[Dataset records]

==========

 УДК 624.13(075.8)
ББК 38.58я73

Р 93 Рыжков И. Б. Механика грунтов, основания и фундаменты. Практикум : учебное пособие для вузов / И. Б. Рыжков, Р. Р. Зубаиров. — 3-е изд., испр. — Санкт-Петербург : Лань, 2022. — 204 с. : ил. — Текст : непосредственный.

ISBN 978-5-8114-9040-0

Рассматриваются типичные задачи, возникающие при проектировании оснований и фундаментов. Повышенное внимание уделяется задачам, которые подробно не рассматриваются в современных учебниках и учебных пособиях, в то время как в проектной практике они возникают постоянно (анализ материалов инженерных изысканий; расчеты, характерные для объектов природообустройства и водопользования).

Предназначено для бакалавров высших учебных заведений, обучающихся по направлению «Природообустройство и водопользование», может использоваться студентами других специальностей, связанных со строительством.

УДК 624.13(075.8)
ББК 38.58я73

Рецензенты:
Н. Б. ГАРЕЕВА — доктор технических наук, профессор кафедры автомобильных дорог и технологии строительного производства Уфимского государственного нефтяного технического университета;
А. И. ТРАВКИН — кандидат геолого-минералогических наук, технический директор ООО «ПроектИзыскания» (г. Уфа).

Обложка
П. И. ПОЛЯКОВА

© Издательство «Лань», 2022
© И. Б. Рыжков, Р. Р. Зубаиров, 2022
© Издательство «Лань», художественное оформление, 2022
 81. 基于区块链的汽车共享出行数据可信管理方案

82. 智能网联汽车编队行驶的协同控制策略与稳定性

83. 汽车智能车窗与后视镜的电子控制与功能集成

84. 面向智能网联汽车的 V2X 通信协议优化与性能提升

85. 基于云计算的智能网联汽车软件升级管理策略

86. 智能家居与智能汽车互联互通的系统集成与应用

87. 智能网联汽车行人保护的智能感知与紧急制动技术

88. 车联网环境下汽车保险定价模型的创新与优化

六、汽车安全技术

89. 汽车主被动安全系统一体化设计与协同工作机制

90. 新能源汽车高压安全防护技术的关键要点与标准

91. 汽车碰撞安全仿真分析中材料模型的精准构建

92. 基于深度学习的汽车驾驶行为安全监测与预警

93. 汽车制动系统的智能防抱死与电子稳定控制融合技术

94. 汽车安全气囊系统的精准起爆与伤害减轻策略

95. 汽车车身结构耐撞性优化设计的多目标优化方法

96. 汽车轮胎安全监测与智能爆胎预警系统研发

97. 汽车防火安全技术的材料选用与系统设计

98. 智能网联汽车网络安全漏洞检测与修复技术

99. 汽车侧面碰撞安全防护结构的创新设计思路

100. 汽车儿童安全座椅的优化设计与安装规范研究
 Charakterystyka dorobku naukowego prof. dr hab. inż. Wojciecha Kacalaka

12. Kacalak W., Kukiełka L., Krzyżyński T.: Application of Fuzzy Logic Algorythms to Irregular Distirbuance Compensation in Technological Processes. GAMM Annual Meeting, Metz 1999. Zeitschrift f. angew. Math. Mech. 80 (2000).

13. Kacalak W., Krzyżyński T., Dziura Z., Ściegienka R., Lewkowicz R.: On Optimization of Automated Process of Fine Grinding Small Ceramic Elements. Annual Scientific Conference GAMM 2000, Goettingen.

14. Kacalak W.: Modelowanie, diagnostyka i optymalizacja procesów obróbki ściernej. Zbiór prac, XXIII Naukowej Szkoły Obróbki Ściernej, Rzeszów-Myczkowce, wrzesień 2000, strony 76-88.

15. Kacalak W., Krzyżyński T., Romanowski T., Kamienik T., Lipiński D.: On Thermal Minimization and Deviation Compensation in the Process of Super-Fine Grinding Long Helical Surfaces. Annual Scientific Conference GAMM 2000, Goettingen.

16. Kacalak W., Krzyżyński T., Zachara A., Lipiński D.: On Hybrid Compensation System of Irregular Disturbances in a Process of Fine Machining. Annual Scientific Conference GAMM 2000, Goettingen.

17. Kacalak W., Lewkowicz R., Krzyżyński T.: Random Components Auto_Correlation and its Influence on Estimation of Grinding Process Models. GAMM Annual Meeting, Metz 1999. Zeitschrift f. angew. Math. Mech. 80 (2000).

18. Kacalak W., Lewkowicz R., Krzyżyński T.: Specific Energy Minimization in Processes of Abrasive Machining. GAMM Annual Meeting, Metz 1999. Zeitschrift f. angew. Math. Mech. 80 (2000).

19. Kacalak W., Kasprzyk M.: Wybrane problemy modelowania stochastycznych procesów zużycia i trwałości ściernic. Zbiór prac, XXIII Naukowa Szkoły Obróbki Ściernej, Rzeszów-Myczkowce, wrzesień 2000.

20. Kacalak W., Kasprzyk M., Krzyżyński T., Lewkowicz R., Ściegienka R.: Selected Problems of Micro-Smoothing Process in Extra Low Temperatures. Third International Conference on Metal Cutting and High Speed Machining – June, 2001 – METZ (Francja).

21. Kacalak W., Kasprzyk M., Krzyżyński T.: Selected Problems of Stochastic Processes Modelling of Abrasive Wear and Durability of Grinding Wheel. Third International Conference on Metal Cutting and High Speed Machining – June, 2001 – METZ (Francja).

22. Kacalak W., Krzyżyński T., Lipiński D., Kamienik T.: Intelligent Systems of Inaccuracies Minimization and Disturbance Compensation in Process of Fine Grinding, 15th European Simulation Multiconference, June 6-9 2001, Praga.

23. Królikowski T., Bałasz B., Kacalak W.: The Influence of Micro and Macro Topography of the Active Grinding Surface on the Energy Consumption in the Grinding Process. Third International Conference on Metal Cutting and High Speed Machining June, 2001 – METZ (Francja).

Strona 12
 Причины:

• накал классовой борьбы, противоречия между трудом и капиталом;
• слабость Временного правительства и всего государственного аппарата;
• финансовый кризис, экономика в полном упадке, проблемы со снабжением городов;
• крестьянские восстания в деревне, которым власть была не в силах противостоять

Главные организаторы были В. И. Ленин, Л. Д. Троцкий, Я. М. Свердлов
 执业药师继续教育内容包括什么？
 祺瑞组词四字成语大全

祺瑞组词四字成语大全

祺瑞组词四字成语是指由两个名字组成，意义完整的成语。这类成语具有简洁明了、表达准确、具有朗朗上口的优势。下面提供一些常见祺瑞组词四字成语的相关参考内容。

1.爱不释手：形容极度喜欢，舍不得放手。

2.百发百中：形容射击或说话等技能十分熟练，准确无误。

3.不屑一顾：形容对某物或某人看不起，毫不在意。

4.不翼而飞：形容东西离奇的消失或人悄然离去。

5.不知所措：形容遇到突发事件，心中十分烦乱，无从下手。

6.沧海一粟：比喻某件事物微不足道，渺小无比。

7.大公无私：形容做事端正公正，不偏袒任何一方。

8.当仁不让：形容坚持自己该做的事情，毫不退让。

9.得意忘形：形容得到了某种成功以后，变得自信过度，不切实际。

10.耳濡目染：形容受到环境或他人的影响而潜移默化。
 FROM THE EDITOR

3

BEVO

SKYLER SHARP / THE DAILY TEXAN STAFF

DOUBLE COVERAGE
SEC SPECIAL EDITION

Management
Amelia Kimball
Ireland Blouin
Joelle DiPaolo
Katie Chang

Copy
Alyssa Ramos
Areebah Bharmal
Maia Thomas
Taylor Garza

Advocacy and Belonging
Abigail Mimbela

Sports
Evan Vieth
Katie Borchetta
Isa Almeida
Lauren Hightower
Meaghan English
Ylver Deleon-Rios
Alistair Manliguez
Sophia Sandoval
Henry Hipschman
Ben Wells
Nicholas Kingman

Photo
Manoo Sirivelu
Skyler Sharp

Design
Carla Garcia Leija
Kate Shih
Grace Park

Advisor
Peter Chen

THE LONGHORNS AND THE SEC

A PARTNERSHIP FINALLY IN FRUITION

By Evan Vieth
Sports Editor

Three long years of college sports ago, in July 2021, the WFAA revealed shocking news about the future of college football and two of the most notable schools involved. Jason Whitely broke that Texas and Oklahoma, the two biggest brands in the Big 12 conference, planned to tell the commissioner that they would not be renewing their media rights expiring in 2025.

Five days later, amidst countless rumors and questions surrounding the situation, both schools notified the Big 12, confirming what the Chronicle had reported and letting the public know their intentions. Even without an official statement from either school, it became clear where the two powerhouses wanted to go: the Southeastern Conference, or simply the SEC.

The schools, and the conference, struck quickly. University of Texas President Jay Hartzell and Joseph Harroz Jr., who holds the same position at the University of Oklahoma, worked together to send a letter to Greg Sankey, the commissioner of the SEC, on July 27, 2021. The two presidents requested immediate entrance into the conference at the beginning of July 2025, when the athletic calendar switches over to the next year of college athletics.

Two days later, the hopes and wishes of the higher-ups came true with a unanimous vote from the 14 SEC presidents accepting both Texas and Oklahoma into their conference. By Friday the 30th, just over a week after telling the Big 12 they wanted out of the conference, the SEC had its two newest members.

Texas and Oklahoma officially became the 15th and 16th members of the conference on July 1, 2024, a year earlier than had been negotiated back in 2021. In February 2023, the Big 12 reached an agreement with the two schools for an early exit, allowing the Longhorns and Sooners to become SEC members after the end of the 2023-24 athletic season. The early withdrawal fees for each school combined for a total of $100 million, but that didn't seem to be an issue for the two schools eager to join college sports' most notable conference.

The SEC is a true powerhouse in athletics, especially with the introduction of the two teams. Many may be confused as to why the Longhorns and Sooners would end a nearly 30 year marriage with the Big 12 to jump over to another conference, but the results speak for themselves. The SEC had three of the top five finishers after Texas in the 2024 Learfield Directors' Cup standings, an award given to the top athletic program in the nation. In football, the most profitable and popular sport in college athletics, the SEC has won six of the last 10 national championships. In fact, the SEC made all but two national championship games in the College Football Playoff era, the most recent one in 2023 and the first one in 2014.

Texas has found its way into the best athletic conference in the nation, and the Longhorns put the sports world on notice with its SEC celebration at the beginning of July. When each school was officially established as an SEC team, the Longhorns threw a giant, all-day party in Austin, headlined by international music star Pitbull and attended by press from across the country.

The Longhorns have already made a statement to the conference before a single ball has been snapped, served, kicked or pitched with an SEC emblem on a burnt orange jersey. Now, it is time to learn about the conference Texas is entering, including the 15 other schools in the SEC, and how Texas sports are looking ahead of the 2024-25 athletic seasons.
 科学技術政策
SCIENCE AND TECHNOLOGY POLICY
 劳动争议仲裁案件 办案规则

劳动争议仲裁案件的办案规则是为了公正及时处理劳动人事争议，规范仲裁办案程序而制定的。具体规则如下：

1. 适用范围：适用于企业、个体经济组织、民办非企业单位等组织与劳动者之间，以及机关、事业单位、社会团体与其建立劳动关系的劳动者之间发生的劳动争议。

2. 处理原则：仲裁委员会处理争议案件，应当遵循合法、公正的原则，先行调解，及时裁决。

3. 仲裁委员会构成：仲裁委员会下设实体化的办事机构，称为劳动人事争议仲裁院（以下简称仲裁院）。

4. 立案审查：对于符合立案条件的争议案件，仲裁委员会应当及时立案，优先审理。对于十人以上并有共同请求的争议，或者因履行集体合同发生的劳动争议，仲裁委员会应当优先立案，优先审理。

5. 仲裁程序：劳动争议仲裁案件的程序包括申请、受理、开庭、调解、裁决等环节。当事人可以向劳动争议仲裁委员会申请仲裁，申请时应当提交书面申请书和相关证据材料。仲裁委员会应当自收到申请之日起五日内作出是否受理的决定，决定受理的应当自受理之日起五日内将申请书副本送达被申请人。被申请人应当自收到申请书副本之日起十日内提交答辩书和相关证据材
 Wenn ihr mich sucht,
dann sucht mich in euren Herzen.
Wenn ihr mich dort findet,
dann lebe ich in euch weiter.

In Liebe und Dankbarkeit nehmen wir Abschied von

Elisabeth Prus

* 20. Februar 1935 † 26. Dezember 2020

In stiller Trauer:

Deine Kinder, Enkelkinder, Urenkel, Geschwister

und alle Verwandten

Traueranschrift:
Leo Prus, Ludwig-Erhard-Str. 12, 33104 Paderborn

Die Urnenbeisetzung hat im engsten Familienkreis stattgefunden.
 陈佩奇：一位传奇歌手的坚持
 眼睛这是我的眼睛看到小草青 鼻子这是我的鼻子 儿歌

==========

TASK DETAILS:
Your answer should be the lines above, from the line containing "85. 基于云计算的智能网联汽车软件升级管理策略" up to and including the line containing "Charakterystyka dorobku naukowego", reproduced exactly and with nothing else.

YOUR RESPONSE:
85. 基于云计算的智能网联汽车软件升级管理策略

86. 智能家居与智能汽车互联互通的系统集成与应用

87. 智能网联汽车行人保护的智能感知与紧急制动技术

88. 车联网环境下汽车保险定价模型的创新与优化

六、汽车安全技术

89. 汽车主被动安全系统一体化设计与协同工作机制

90. 新能源汽车高压安全防护技术的关键要点与标准

91. 汽车碰撞安全仿真分析中材料模型的精准构建

92. 基于深度学习的汽车驾驶行为安全监测与预警

93. 汽车制动系统的智能防抱死与电子稳定控制融合技术

94. 汽车安全气囊系统的精准起爆与伤害减轻策略

95. 汽车车身结构耐撞性优化设计的多目标优化方法

96. 汽车轮胎安全监测与智能爆胎预警系统研发

97. 汽车防火安全技术的材料选用与系统设计

98. 智能网联汽车网络安全漏洞检测与修复技术

99. 汽车侧面碰撞安全防护结构的创新设计思路

100. 汽车儿童安全座椅的优化设计与安装规范研究
 Charakterystyka dorobku naukowego prof. dr hab. inż. Wojciecha Kacalaka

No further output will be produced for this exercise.